## DOCUMENT TEXT
START

Use lease management for singular controller workers #7984

Merged
merged 7 commits into from Oct 30, 2017

Conversation

Projects
None yet
4 participants
Member

axw commented Oct 29, 2017

Description of change

The aim of this PR is to get rid of Mongo mastership as a means of running singular controller workers, and while doing so, move several more state workers into the machine manifold (txnpruner, dblogpruner).

The "singular" lease manager is updated to manage leases for either the controller or model. The machine manifolds contain a singular worker that runs for all controller agents, and attempts to claim a lease on the controller. The txnpruner, dblogpruner, and externalcontrollerupdater manifolds/workers depend on that to start up.

We introduce two new flags to the machine manifolds: is-controller-flag, and is-responsible-controller-flag. The former is used to indicate that the agent is a controller, and the latter indicates that the agent has claimed responsibility for the controller.

QA steps

  1. juju bootstrap localhost
  2. juju enable-ha
    (wait for all)
  3. juju deploy ubuntu
  4. check that only machine 0 in the controller model is running "external-controller-updater", "log-pruner", and "transaction-pruner" (use the juju-engine-report command)
  5. juju ssh -m controller 0 sudo service jujud-machine-0 stop
  6. wait for another agent to claim the controller lease, again checking only one agent runs the workers specified above

Documentation changes

None.

Bug reference

https://bugs.launchpad.net/juju/+bug/1726680

@axw axw changed the title from Jujud singular controller to Use lease management for singular controller workers Oct 29, 2017

api/singular/api.go
}
-// Claim attempts to claim responsibility for model administration for the
-// supplied duration. If the claim is denied, it will return
+// ClaimModel attempts to claim responsibility for administration of the entity

Looks good, love the deleted mongo code.
Might pay to get a second opinion just in case.

+ modelTag names.ModelTag
+}
+
+func (b *stateBackend) ModelTag() names.ModelTag {
@wallyworld

wallyworld Oct 30, 2017

Owner

// ModelTag tells the Facade what models it should consider requests for.

END

## DATA EXTRACT
START

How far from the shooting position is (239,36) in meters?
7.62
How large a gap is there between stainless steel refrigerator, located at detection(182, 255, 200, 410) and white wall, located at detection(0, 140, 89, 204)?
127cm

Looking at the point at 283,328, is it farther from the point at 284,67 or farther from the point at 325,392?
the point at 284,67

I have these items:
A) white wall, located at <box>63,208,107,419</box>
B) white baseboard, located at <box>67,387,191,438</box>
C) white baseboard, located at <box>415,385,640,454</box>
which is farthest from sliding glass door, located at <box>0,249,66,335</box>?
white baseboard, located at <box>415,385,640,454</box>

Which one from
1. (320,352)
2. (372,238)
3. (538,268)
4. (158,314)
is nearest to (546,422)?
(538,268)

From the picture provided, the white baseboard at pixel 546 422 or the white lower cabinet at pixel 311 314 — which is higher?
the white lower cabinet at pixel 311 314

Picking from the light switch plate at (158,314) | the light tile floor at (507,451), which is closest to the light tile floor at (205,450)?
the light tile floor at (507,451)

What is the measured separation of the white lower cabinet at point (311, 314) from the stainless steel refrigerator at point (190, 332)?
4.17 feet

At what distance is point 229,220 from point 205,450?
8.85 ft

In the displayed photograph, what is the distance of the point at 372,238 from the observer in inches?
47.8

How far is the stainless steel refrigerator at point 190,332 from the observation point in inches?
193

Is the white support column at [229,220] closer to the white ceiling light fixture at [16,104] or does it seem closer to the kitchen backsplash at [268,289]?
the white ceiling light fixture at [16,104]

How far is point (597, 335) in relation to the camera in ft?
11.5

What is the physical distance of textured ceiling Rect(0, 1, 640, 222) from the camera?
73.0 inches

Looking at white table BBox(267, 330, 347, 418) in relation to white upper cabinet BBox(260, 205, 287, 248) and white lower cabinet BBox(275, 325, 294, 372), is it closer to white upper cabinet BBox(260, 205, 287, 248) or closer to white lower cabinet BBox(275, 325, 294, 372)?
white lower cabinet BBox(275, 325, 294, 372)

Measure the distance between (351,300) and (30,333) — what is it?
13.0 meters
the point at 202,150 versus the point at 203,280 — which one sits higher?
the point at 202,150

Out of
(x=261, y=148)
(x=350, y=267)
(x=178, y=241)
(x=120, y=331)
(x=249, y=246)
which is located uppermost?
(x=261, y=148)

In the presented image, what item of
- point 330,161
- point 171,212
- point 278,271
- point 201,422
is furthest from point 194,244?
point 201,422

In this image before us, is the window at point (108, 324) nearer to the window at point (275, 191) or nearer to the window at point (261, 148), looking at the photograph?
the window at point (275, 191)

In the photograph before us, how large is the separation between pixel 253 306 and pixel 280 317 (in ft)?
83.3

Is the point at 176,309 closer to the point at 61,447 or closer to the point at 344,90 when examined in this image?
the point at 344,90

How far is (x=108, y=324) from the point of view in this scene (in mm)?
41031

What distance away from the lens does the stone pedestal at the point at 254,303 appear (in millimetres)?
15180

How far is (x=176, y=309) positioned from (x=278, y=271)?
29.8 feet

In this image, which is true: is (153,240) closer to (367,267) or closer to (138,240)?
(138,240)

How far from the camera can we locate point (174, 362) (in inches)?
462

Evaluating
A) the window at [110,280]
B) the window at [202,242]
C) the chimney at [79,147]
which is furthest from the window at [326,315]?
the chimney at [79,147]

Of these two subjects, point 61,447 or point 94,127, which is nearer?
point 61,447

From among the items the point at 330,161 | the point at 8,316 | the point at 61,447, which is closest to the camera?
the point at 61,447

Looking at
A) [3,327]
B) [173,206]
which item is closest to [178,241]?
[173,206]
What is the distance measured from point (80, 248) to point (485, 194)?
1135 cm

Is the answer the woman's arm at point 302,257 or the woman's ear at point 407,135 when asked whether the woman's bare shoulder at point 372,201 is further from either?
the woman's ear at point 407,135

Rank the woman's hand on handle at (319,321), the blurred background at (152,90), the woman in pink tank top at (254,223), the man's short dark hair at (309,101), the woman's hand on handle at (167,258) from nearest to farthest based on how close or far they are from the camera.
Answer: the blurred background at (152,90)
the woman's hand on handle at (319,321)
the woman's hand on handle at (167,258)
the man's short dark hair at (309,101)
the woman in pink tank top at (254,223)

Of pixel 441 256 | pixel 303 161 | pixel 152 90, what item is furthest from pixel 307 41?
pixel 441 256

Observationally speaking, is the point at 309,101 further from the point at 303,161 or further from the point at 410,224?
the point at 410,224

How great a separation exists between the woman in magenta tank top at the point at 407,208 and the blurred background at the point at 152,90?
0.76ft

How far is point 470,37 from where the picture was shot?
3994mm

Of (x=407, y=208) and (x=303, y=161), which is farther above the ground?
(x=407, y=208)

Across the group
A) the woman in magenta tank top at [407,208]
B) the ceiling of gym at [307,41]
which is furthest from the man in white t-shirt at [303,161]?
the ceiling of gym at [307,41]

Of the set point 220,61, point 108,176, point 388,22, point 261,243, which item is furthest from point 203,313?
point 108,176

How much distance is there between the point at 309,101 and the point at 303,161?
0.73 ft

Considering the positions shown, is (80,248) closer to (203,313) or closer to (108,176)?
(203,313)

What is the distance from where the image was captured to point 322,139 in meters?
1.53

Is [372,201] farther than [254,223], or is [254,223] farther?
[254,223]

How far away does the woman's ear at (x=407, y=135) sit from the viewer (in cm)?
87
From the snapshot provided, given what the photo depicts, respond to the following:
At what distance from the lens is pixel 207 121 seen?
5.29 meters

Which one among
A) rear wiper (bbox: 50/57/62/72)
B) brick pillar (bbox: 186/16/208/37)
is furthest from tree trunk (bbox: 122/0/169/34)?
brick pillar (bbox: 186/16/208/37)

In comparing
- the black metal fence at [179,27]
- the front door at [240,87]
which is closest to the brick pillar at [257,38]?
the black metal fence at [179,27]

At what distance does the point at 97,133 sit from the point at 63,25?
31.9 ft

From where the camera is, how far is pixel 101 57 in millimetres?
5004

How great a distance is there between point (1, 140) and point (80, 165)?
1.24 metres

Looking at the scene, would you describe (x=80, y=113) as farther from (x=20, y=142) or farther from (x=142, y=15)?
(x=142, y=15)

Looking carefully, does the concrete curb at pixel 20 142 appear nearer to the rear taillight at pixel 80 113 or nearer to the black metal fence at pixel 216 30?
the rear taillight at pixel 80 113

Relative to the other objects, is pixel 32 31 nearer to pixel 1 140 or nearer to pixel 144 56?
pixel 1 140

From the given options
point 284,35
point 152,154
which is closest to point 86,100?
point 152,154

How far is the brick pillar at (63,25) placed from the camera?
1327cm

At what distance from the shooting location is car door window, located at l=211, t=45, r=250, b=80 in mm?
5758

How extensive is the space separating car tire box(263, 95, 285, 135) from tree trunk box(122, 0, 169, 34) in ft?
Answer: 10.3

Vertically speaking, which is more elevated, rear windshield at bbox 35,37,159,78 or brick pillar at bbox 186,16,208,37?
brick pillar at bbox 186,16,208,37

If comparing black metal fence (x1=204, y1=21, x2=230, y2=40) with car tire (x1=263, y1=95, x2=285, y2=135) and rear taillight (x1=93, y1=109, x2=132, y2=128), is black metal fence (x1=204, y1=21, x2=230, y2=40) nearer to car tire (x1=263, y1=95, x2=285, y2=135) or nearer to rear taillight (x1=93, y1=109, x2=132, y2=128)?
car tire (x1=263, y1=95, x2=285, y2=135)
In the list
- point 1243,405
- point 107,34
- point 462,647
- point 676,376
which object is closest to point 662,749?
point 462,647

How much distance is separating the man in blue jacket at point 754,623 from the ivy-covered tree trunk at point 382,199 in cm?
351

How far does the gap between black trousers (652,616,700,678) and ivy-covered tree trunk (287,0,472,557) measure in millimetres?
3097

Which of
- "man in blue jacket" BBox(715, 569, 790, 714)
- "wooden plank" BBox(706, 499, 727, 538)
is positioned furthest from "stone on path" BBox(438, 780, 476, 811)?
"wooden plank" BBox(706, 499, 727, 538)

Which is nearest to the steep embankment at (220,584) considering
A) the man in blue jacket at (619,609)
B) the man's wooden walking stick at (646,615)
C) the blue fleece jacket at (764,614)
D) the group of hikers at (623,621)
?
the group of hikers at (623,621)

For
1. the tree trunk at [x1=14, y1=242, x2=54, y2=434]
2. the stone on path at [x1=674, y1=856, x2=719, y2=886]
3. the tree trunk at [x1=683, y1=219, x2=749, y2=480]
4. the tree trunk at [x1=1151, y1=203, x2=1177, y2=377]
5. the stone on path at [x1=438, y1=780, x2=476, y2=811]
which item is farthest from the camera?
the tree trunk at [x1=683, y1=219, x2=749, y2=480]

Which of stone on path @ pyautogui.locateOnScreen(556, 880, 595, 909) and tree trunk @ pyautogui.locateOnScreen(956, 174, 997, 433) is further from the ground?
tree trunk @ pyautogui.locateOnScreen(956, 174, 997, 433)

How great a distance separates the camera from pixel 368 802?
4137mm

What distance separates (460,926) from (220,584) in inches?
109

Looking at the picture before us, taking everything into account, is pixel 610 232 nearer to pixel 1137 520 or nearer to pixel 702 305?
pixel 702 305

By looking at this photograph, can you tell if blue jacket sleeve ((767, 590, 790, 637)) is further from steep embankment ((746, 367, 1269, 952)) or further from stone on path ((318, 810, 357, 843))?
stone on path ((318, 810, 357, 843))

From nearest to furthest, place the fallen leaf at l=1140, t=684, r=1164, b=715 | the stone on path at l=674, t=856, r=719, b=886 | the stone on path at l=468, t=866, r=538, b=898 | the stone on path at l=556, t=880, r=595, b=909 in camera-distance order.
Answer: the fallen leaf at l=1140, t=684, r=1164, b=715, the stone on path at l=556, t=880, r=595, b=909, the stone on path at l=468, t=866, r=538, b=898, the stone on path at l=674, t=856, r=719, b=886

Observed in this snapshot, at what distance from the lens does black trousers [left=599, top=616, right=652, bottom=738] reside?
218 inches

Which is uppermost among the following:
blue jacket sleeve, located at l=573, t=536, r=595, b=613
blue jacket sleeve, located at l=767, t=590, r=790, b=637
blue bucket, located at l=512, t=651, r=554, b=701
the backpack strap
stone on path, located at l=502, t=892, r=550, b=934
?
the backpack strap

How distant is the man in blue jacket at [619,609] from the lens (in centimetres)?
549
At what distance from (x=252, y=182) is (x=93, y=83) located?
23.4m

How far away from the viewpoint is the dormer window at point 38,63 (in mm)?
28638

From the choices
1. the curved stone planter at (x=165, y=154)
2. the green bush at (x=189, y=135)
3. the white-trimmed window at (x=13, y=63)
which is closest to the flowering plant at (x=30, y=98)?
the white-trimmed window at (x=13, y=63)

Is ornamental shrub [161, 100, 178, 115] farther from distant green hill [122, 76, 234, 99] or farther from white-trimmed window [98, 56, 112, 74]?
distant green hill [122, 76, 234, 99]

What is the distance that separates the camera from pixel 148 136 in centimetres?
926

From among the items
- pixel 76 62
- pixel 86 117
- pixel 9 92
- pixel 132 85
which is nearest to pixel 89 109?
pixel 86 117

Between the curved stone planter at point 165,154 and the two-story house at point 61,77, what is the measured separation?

END

## WHAT TO PRODUCE
In the pull request text above, what two new flags are added to the machine manifolds?

## EXERCISE RESPONSE
is-controller-flag and is-responsible-controller-flag